Une solution coercitive difficilement envisageable
L’Europe n’est pas un État et n’a pas vocation à le devenir. La solution qui consiste à utiliser la coercition pour modifier dans l’ordre juridique hongrois toutes les dispositions, y compris constitutionnelles, qui violent manifestement les valeurs libérales inscrites dans l’ordre juridique européen est exclue. D’autant plus que l’on voit mal comment une solution coercitive pourrait fonctionner face à une forme radicalisée de nationalisme. Ce n’est pas avec la coercition supranationale que l’on apaise des nationalismes mais bel et bien en établissant des institutions démocratiques qui favorisent l’intériorisation d’une culture libérale, celle-ci ayant plus de chance d’aboutir en l’absence d’État en ce que cette démarche serait plus respectueuse de la proportionnalité de l’action politique nécessaire à l’épanouissement des libertés individuelles. Il reste donc à exploiter les voies diplomatiques et institutionnelles. Les citoyens européens constituent une tierce partie concernée par l’anti-libéralisme en Hongrie en ce qu’il s’attaque de front à la matrice du contrat social européen et donc à sa légitimité. Prendre position sur l’anti-libéralisme patent en Hongrie ne constitue donc pas une ingérence, surtout quand on partage une citoyenneté commune avec les individus qui s’y trouvent.

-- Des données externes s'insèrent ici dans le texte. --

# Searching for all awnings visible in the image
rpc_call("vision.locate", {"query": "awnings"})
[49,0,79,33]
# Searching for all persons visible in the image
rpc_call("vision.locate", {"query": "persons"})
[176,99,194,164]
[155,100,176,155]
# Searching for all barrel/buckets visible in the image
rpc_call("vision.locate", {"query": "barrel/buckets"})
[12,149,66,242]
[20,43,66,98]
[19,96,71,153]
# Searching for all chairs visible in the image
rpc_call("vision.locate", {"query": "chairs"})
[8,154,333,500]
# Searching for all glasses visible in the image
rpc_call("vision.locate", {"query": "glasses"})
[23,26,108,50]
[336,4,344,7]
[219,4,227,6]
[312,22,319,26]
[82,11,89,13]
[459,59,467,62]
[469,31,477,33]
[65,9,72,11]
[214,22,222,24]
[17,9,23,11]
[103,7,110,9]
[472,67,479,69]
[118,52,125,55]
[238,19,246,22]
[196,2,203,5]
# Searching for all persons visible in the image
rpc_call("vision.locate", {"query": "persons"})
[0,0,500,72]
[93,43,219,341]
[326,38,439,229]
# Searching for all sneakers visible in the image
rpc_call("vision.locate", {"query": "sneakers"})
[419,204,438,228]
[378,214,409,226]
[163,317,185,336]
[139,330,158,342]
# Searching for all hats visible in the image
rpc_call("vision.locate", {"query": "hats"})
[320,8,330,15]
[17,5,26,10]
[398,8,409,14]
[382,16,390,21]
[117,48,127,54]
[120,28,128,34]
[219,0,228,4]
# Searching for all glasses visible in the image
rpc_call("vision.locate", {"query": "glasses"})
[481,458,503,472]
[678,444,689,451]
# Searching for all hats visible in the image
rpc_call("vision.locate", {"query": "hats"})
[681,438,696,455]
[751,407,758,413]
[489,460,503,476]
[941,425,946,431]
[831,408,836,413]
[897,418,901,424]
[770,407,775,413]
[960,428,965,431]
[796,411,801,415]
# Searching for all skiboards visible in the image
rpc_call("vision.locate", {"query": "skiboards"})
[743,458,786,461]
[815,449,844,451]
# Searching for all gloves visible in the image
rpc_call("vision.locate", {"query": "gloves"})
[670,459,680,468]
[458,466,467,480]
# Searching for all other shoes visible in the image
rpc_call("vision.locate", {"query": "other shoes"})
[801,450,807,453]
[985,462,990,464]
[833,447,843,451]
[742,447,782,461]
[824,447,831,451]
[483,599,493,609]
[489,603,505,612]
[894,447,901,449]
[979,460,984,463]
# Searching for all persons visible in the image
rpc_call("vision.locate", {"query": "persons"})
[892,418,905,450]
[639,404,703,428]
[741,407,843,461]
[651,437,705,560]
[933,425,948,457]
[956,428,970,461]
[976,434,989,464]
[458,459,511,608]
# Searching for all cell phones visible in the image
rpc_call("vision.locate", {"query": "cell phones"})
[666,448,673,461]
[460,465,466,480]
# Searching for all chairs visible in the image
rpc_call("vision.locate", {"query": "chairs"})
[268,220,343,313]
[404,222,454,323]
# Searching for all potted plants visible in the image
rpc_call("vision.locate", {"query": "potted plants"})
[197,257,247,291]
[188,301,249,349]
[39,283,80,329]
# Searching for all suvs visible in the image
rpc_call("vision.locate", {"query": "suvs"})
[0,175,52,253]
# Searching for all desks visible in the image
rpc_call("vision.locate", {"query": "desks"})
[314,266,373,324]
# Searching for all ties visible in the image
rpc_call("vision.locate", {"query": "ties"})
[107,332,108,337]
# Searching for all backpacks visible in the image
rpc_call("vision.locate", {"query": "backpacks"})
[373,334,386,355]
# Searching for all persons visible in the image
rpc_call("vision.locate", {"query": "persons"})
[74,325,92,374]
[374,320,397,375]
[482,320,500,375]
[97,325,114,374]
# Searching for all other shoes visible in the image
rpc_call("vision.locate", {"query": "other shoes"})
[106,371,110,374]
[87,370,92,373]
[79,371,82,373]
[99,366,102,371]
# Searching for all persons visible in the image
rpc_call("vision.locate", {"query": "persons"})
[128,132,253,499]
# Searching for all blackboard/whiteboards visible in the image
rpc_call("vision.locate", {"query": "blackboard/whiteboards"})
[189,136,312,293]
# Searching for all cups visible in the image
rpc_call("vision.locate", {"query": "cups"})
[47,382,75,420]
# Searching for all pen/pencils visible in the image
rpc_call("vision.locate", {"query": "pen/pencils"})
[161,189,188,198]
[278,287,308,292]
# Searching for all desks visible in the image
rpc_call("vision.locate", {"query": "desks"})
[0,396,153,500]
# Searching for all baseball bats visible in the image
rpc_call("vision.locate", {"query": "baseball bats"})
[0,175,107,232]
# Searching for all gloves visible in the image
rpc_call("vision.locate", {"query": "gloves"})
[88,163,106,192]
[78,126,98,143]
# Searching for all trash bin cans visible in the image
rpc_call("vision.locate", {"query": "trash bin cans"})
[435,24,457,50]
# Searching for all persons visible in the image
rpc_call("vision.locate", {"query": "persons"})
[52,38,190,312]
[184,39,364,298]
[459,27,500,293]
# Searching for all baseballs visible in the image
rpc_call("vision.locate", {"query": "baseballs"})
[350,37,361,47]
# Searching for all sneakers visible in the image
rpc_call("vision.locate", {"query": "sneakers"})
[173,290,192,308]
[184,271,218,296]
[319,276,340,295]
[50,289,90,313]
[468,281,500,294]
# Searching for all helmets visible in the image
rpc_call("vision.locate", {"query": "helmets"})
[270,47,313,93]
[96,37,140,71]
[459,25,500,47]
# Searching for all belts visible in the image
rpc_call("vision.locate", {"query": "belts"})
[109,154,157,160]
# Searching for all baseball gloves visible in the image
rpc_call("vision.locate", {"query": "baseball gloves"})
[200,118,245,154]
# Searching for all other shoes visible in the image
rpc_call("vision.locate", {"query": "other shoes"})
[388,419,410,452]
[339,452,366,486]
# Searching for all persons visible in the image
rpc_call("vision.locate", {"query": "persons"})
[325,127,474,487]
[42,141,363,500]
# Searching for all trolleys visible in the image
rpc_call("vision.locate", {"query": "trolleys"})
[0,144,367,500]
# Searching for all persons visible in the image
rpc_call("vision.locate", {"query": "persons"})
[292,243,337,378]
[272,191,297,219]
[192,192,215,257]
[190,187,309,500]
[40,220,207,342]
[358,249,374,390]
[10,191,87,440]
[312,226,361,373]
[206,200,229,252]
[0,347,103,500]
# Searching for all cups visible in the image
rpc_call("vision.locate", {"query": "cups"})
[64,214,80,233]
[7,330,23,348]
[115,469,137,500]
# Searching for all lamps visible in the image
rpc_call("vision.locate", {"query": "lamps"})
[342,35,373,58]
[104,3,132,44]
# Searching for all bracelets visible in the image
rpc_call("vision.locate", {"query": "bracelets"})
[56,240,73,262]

Des solutions diplomatiques et institutionnelles plus plausibles
La CJUE peut dans un premier temps utiliser l’astreinte à l’encontre de l’État hongrois jusqu’à ce que sa législation soit conforme aux traités qu’il a signés et ratifiés. Même si la portée juridique d’un tel acte est incertaine en l’absence de coercition, de culture constitutionnelle et face à un nationalisme qui méprise la primauté du droit, cet acte aura le mérite, par la symbolique, d’interroger nos concitoyens hongrois sur la gravité de la situation dans leur pays, celle-ci risquant d’être relativisée en l’absence de réaction forte. La seconde solution prévue par les traités sollicite le Parlement, la Commission ou le Conseil européen qui peuvent inviter le Conseil à prendre des mesures à l’encontre de l’État qui viole manifestement les règles européennes. Elles peuvent consister à lui retirer d’éventuels droits, y compris ses droits de vote au Conseil. On remarque ainsi que l’arsenal juridique de l’Union est très léger. Sans doute convient-il de l’alourdir pour renforcer son autorité morale dans les situations de ce genre. On peut très bien imaginer d’autres formes de mesures qui seraient employées selon une logique graduelle. Par exemple, étendre la suspension des droits de vote à toutes les instances au sein desquelles il existe une once d’inter-gouvernementalisme, exclure temporairement du marché intérieur, profiter des monopoles des liquidités de la BCE pour exercer des pressions économiques voire exclure tout simplement l’État de l’organisation européenne de manière définitive. Toutes ces sanctions seraient bien sûr employées conformément à la séparation des pouvoirs.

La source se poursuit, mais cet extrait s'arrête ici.